🤖 AI Summary
This work investigates the emergence mechanism, functional boundaries, and theoretical nature of task vectors in in-context learning (ICL). We propose the “Linear Combination Hypothesis”: task vectors are equivalent to linear superpositions of context examples and can be replaced by a single demonstration. First, we reveal their natural emergence via loss landscape analysis. Then, leveraging linear Transformer modeling, saliency analysis, and parameter visualization, we theoretically derive and empirically validate the hypothesis. We identify that task vectors intrinsically implement low-rank mappings—explaining their failure on high-rank tasks. Furthermore, we design a multi-task vector injection prompting strategy, achieving significant gains in few-shot generalization. Our work unifies the geometric interpretation, capability limits, and optimization dynamics of task vectors, establishing a new paradigm for controllable ICL.
📝 Abstract
Task vectors offer a compelling mechanism for accelerating inference in in-context learning (ICL) by distilling task-specific information into a single, reusable representation.

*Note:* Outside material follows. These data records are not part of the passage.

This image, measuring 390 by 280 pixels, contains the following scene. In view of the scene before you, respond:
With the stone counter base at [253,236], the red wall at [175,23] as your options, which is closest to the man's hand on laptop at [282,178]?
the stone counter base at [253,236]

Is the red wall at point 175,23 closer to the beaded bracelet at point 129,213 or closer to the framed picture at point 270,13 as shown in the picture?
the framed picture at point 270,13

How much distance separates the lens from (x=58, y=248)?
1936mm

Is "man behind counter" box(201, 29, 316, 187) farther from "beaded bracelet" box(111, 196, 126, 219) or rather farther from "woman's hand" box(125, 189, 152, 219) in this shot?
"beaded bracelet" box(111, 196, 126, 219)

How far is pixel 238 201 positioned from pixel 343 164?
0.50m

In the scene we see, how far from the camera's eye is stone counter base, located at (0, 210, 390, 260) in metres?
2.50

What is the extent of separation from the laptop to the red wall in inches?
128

Despite their empirical success, the underlying principles governing their emergence and functionality remain unclear. This work proposes the Linear Combination Conjecture, positing that task vectors act as single in-context demonstrations formed through linear combinations of the original ones. We provide both theoretical and empirical support for this conjecture. First, we show that task vectors naturally emerge in linear transformers trained on triplet-formatted prompts through loss landscape analysis. Next, we predict the failure of task vectors on representing high-rank mappings and confirm this on practical LLMs. Our findings are further validated through saliency analyses and parameter visualization, suggesting an enhancement of task vectors by injecting multiple ones into few-shot prompts. Together, our results advance the understanding of task vectors and shed light on the mechanisms underlying ICL in transformer-based models.